Retail players cash out winning positions early and hate booking losses. They tend to over-trade and take large risks when they are ahead, often without fully understanding consequences. They make some profits and promptly lose it all back. When they’ve lost money, loss aversion comes into the picture. They abandon the market or cutback exposure and miss out on opportunities.
None of this is news. Everybody makes these common mistakes sometimes. Even the best traders and investors have usually learnt what not to do from bitter personal experience. This is one reason why systematic strategies tend to offer better results. Having a system imposes discipline and rationality and tones down dangerously manic-depressive trading.
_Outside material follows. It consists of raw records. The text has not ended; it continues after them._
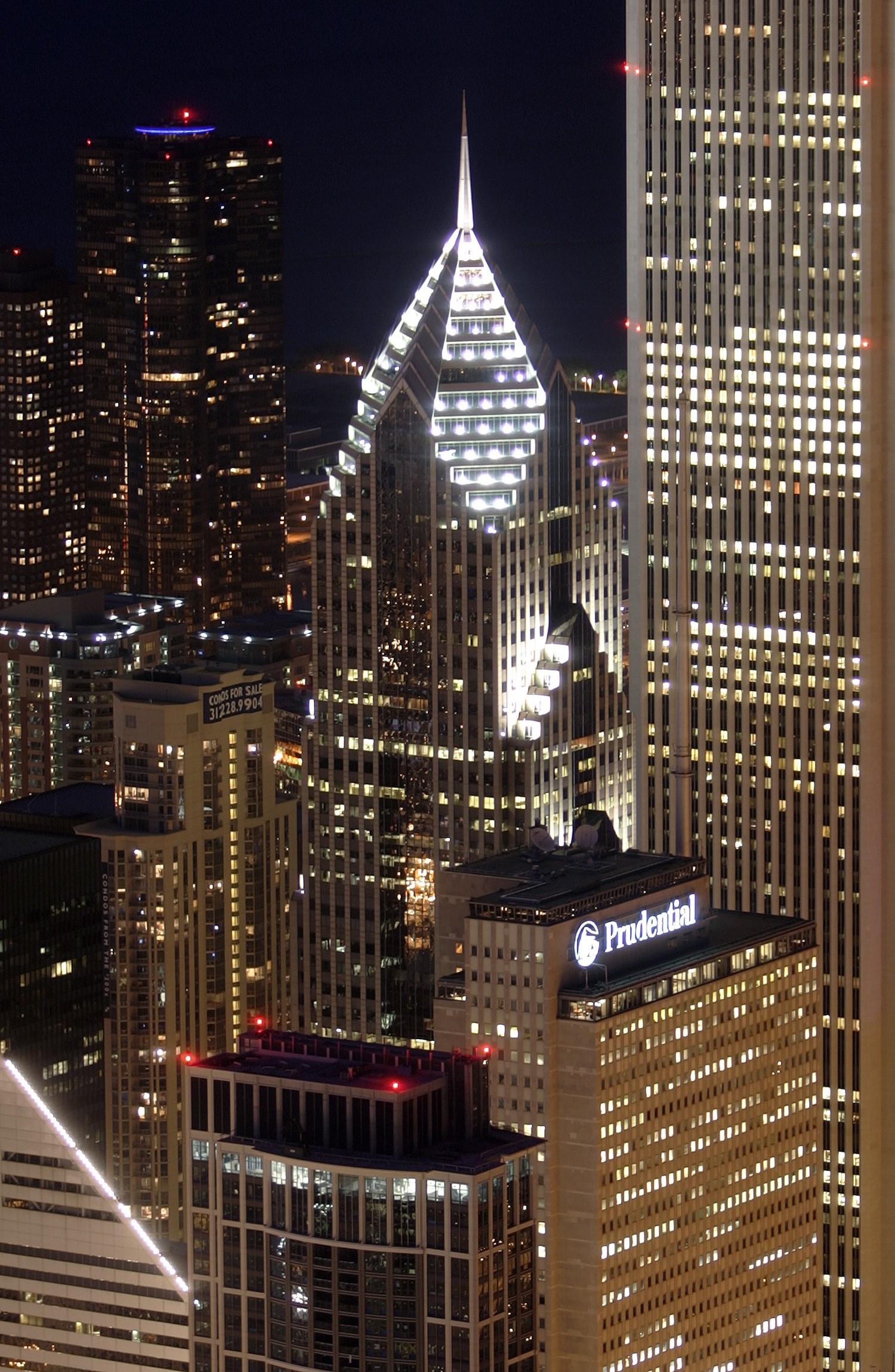 Two Prudential Plaza - Night view from Sears Tower 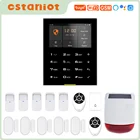 Ostaniot Tuya Smart 2G Беспроводная WiFi домашняя охранная сигнализация  с солнечной сиреной и дверным звонком  Поддержка функции двустороннего голосового вызоваПоддержка переименования названий 200 зон защиты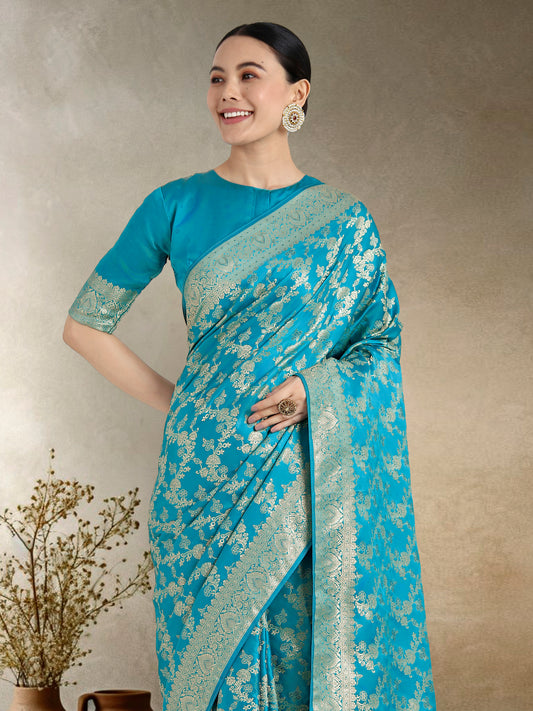 Effervescent Aqua blue Soft Banarasi Satin Silk Saree With Elision Blouse Piece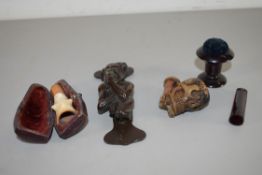 MIXED LOT: SMALL BRONZED METAL DOOR KNOCKER, A CHEROOT HOLDERS AND A TOBACCO PIPE BOWL FORMED AS A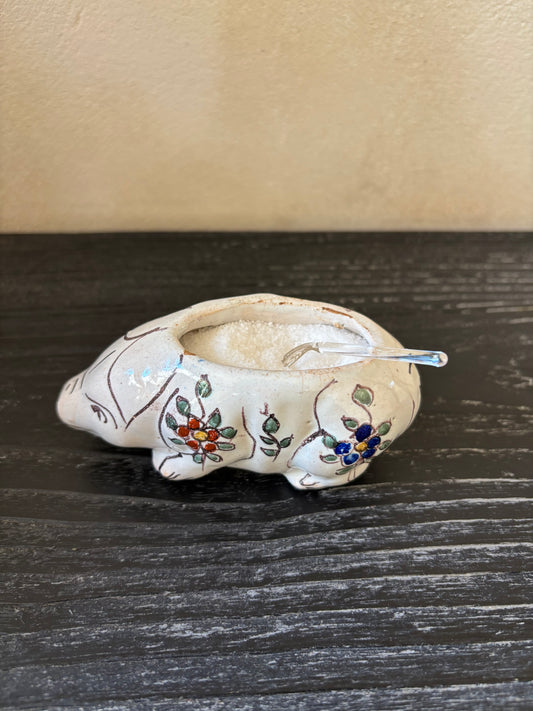 ANTIGUO SALERO DE PELLIZCO EN  LOZA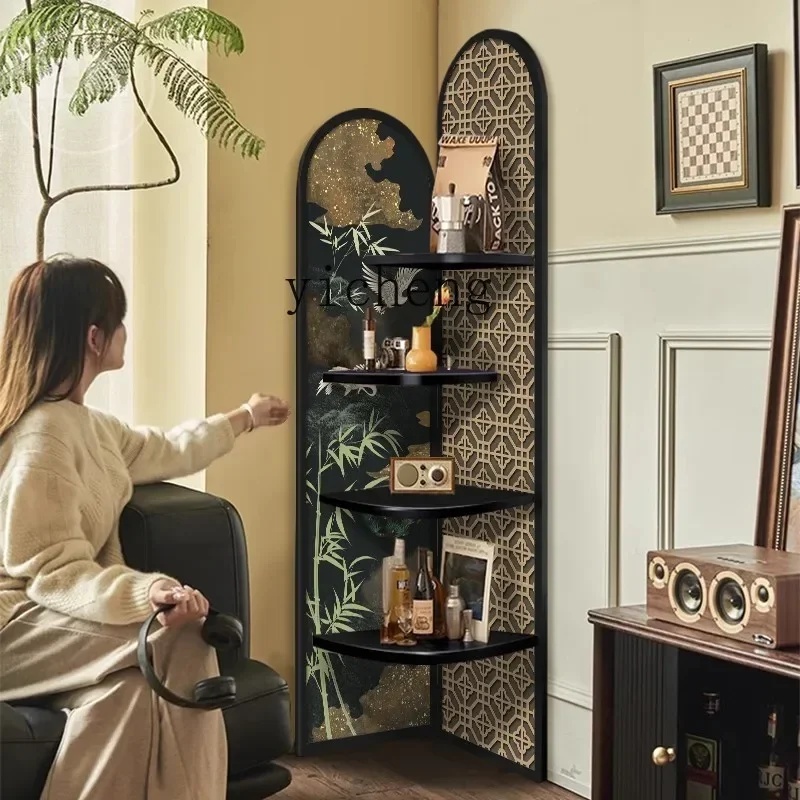 living room corner rack retro corner ornament multi-layer storage floor triangle cabinet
However, many people simply don’t have the psychological make-up required to overcome biases. In 1983, two commodity traders in Chicago ran a famous experiment. They interviewed some 1,000 candidates and picked 23 traders. They gave these 23 an intensive three-week course in trading technique.
They imposed a system with simple rules distilled from their own experience. The “Turtles” as this group was nicknamed, were told for example, to buy on 50-day highs and sell short on 50-day lows, with strict stop losses and exit signals. The system wasn’t all that brilliant. But the rules did eliminate behavioural biases.
Those who followed the system made large profits over the next four years and many of them went onto successful investment careers. But some of the Turtles simply couldn’t maintain discipline. They broke the rules and delivered poor results.
About 4 lakh traders in the ISB sample – that is, roughly one out of every six individuals - made net gains. Some would have made large profits. The big winners would be the individuals who possessed the discipline to diagnose their behavioural biases and iron them out.
A study like this highlights the mistakes you shouldn’t make. It’s up to the individual to work out ways to avoid making those errors. Long-term success in the stock market is probably impossible without finding some way to cut down on biases.